The validation consist in validating a string that start with a letter|digit character, and then it can have letter|digit|underscore and finishes with a letter|digit character.
I'm currently having problems with the grammar implementation (since I have no experience in Lex) and handling the errors. Here is my grammar, and implementation for the error.
grammar test;
goal: identifier;
identifier: Alphanum+ Alphanumsymb* Alphanum+;
Alphanum: [a-zA-Z0-9];
Alphanumsymb: [a-zA-Z0-9_];
And my implementation for detecting if the string is valid according to the grammar.

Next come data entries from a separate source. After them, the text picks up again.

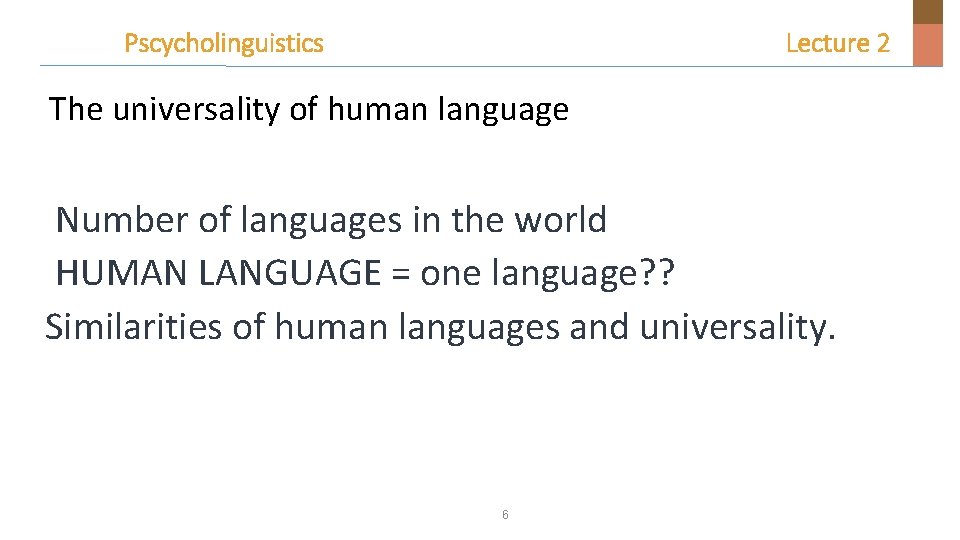 Pscycholinguistics

Lecture 2

The universality of human language

Number of languages in the world
HUMAN LANGUAGE = one language??
Similarities of human languages and universality.

6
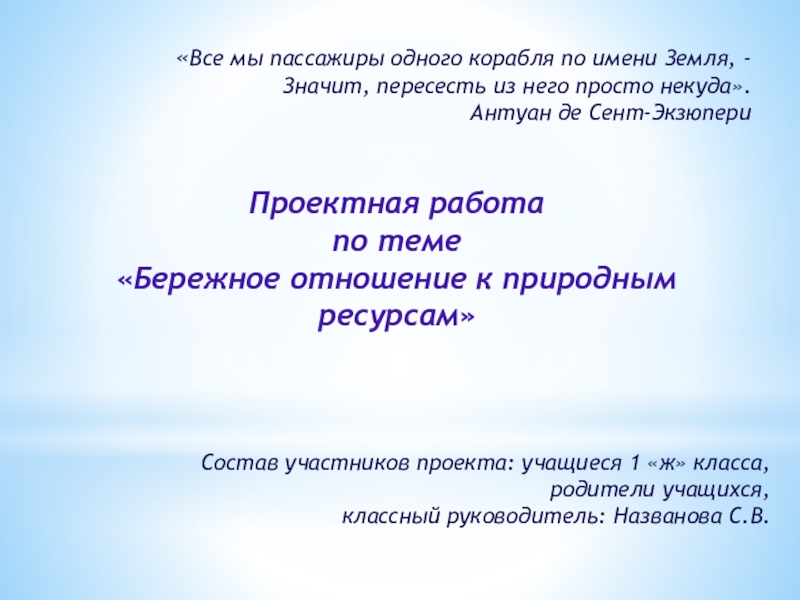 «Все мы пассажиры одного корабля по имени Земля, - Значит, пересесть из него просто некуда».
Антуан де Сент-Экзюпери

Проектная работа
по теме
«Бережное отношение к природным ресурсам»

Состав участников проекта: учащиеся 1 «ж» класса,
родители учащихся,
классный руководитель: Названова С.В.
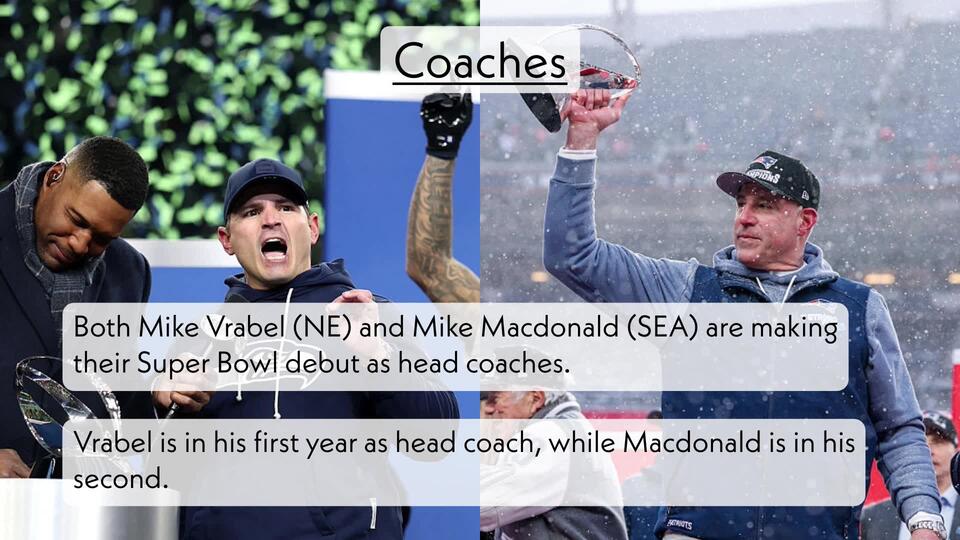 Coaches

Both Mike Vrabel (NE) and Mike Macdonald (SEA) are making their Super Bowl debut as head coaches.

Vrabel is in his first year as head coach, while Macdonald is in his second.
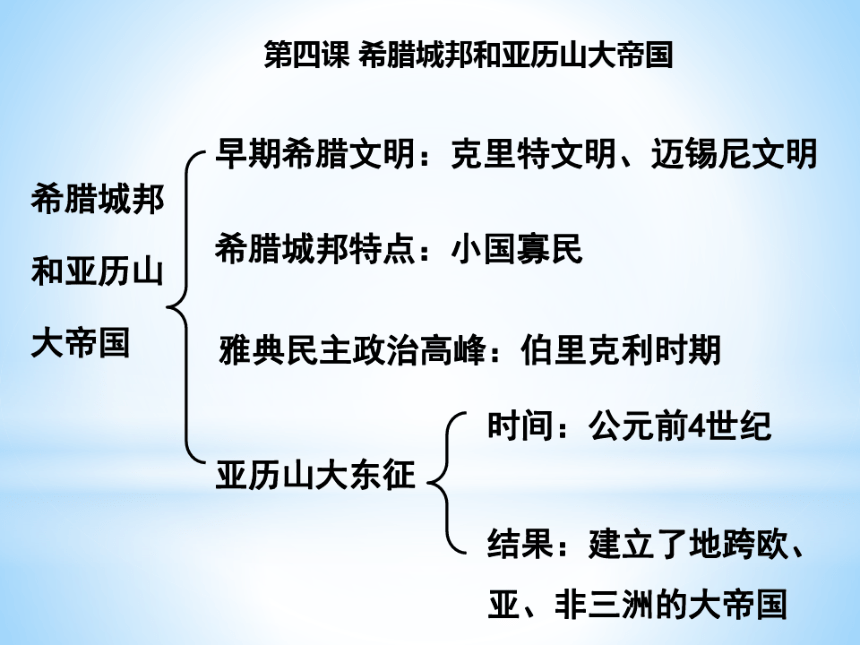 第四课 希腊城邦和亚历山大帝国

希腊城邦和亚历山大帝国

早期希腊文明：克里特文明、迈锡尼文明

希腊城邦特点：小国寡民

雅典民主政治高峰：伯里克利时期

亚历山大东征

时间：公元前4世纪

结果：建立了地跨欧、亚、非三洲的大帝国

const teststring = "2019_Test_Identifier";
const inputStream = new ANTLRInputStream(teststring);
const lex = new lexer.TestGrammarLexer(inputStream);
const tokenStream = new CommonTokenStream(lex);
const pars = new parser.TestGrammarParser(tokenStream);
pars.goal();
console.log(pars.numberOfSyntaxErrors);
if ( pars.numberOfSyntaxErrors > 0 ) {
return false;
}
return true;
My problem is that even if I get the grammar right, my implementation of the error handling isn't correct and I haven't found material to study the error handling with antlr4ts.
So, if you can help me, I would appreciate feedback about the grammar (how it should be, or the problems it have atm), and about the implementation of the error handling (some info about this, because when testing, I see the ConsoleErrorListener throwing syntax error to console but my function show 0 syntax errors).

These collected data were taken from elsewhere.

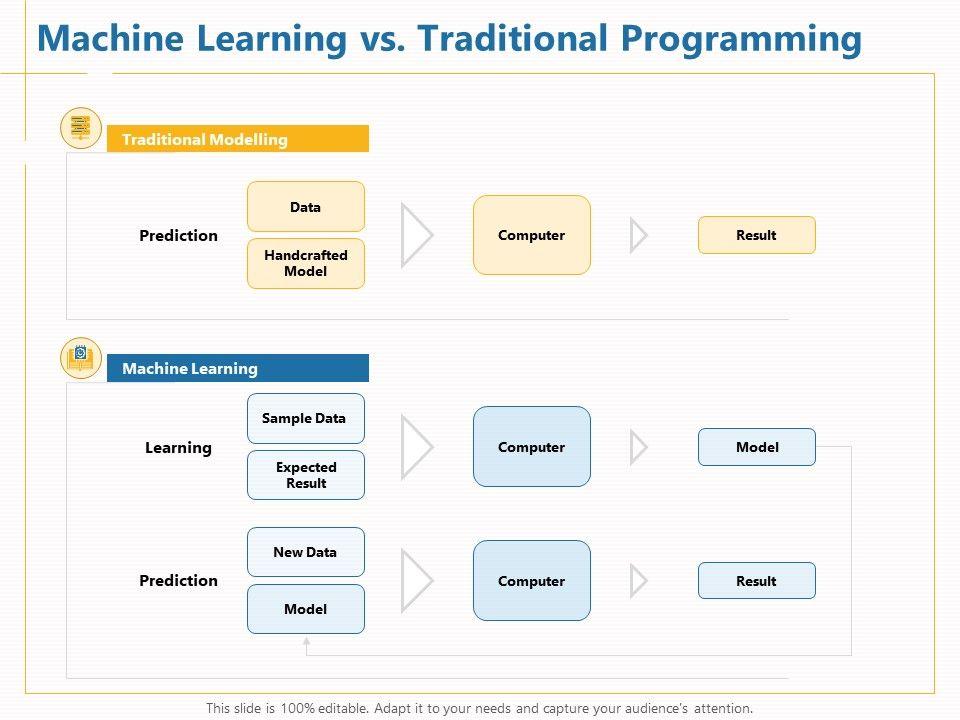 Machine Learning vs. Traditional Programming

Traditional Modelling

Prediction

Data

Handcrafted Model

Computer

Result

Machine Learning

Learning

Sample Data

Expected Result

Computer

Model

Prediction

New Data

Model

Computer

Result

This slide is 100% editable. Adapt it to your needs and capture your audience's attention.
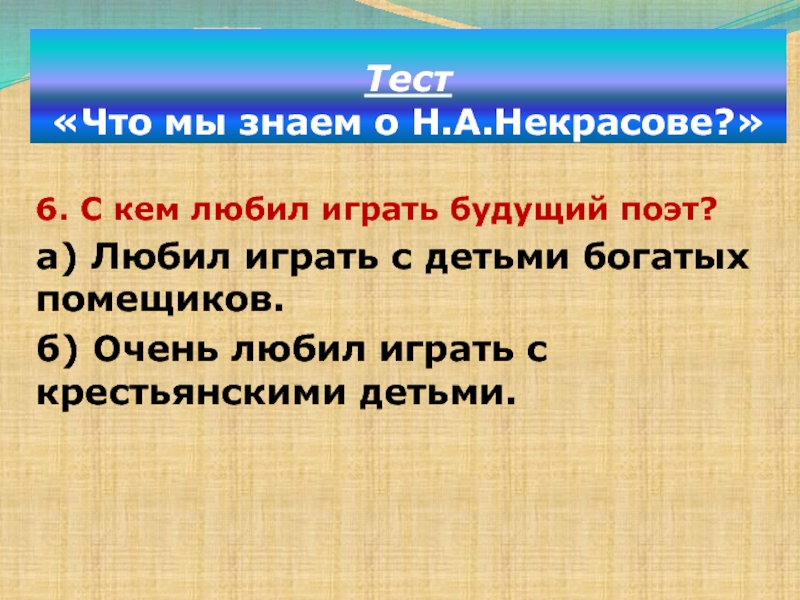 Тест
«Что мы знаем о Н.А.Некрасове?»

6. С кем любил играть будущий поэт?

а) Любил играть с детьми богатых помещиков.

б) Очень любил играть с крестьянскими детьми.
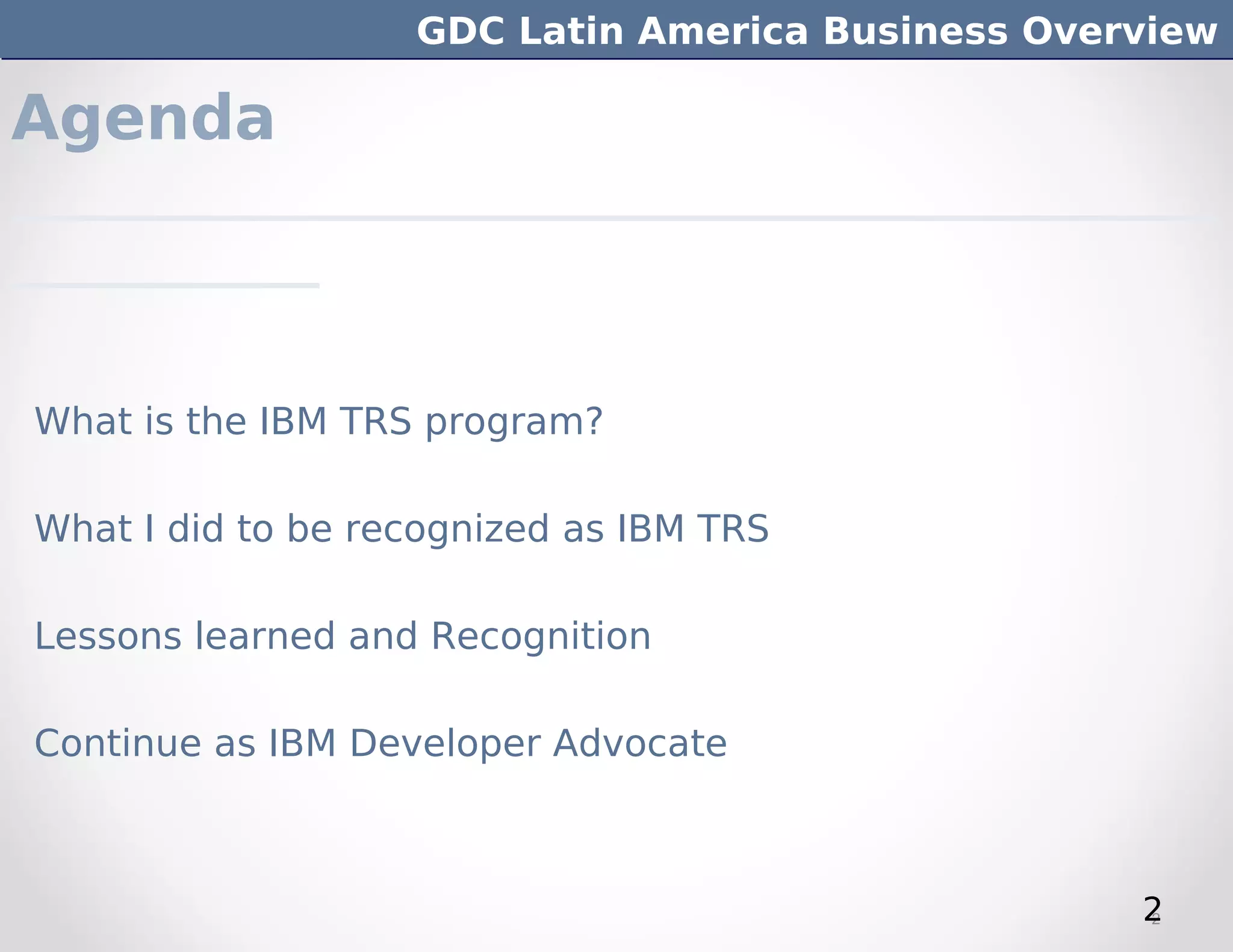 GDC Latin America Business Overview

Agenda

What is the IBM TRS program?

What I did to be recognized as IBM TRS

Lessons learned and Recognition

Continue as IBM Developer Advocate

2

Thank you for reading and hope you can help me.
I think using ANTLR is a bit of overkill for your task. ANTLR, or any other parsing tool, is good for constructing the structure of a string, but here, you just want to know if a string is an identifier or not. If you really need ANTLR, please elaborate why and then I can help you with the error handling.
For this task, I'd suggest, you just use a regular expression like the following for testing an identifier:
const regex = /^[a-zA-Z0-9]+|[a-zA-Z0-9][a-zA-Z0-9_]*[a-zA-Z0-9]+$/
And then use it as regex.test(str)
.
It will return false
if the string is not accepted as an identifier.
Please note that your definition of the identifier
in the ANTLR grammar is not correct. It requires at least two characters, because of the two +
quantifiers, and it fails on strings of length 1 such as a
. The regex version also fixes that.